Source: Olena Ivanova via Shutterstock
Companies deploying generative artificial intelligence (GenAI) models — especially large language models (LLMs) — should make use of the widening variety of open source tools aimed at exposing security issues, including prompt-injection attacks and jailbreaks, experts say.
This year, academic researchers, cybersecurity consultancies, and AI security firms released a growing number of open source tools, including more resilient prompt injection tools, frameworks for AI red teams, and catalogs of known prompt injections. In September, for example, cybersecurity consultancy Bishop Fox released Broken Hill, a tool for bypassing the restrictions on nearly any LLM with a chat interface.
The open source tool can be trained on a locally hosted LLM to produce prompts that can be sent to other instances of the same model, causing those instances to disobey their conditioning and guardrails, according to Bishop Fox.
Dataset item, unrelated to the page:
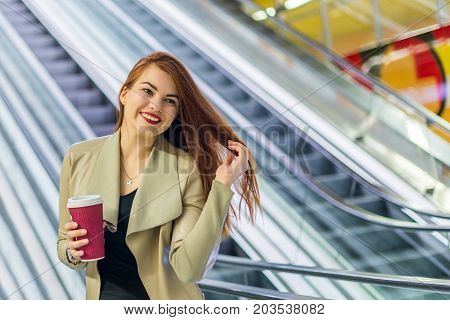 The girl smiling and holding mug of coffee near escalator at the subway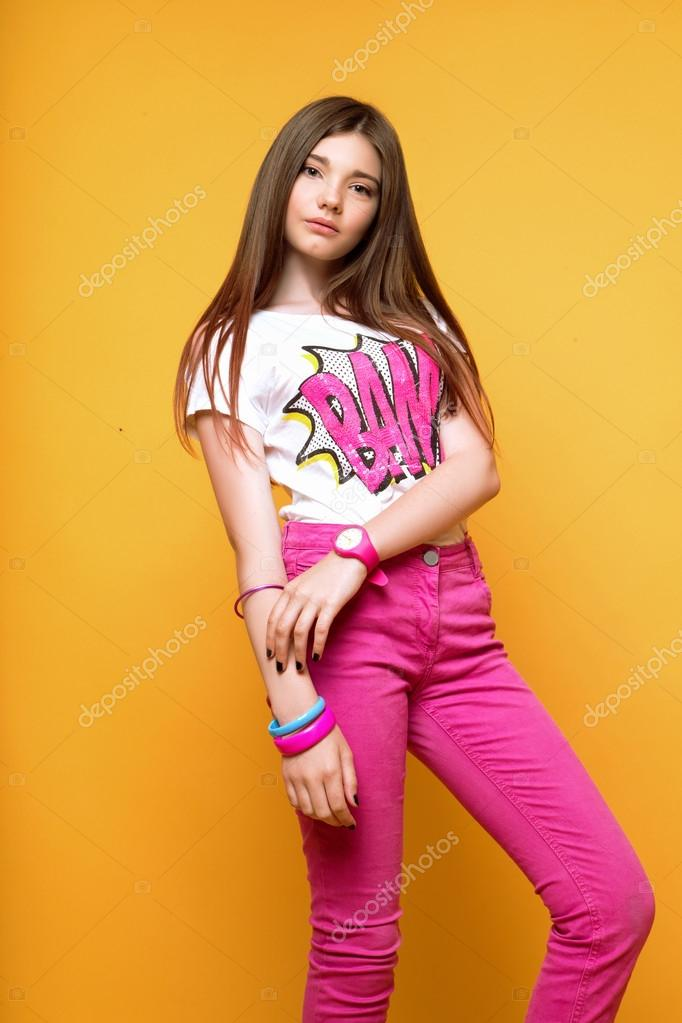 A Beautiful 13-years Old Girl Dressed In Pink Pants And A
The technique works even when companies deploy additional guardrails — typically, simpler LLMs trained to detect jailbreaks and attacks, says Derek Rush, managing senior consultant at the consultancy.
"Broken Hill is essentially able to devise a prompt that meets the criteria to determine if [a given input] is a jailbreak," he says. "Then it starts changing characters and putting various suffixes onto the end of that particular prompt to find [variations] that continue to pass the guardrails until it creates a prompt that results in the secret being disclosed."
The pace of innovation in LLMs and AI systems is astounding, but security is having trouble keeping up. Every few months, a new technique appears for circumventing the protections used to limit an AI system's inputs and outputs. In July 2023, a group of researchers used a technique known as "greedy coordinate gradients" (GCG) to devise a prompt that could bypass safeguards. In December 2023, a separate group created another method, Tree of Attacks with Pruning (TAP), that also bypasses security protections. And two months ago, a less technical approach, known as Deceptive Delight, was introduced that uses fictionalized relationships to fool AI chatbots to violate their systems restrictions.
The rate of innovation in attacks underscores the difficulty of securing GenAI systems, says Michael Bargury, chief technology officer and co-founder of AI security firm Zenity.
"It's an open secret that we don't really know how to build secure AI applications," he says. "We are all trying, but we don't know how to yet, and we are basically figuring that out while building them with real data and with real repercussions."
Guardrails, Jailbreaks, and PyRITs
Companies are erecting defenses to protect their valuable business data, but whether those defenses are effective remains a question. Bishop Fox, for example, has several clients using programs such as PromptGuard and LlamaGuard, which are LLMs programmed to analyze prompts for validity, says Rush.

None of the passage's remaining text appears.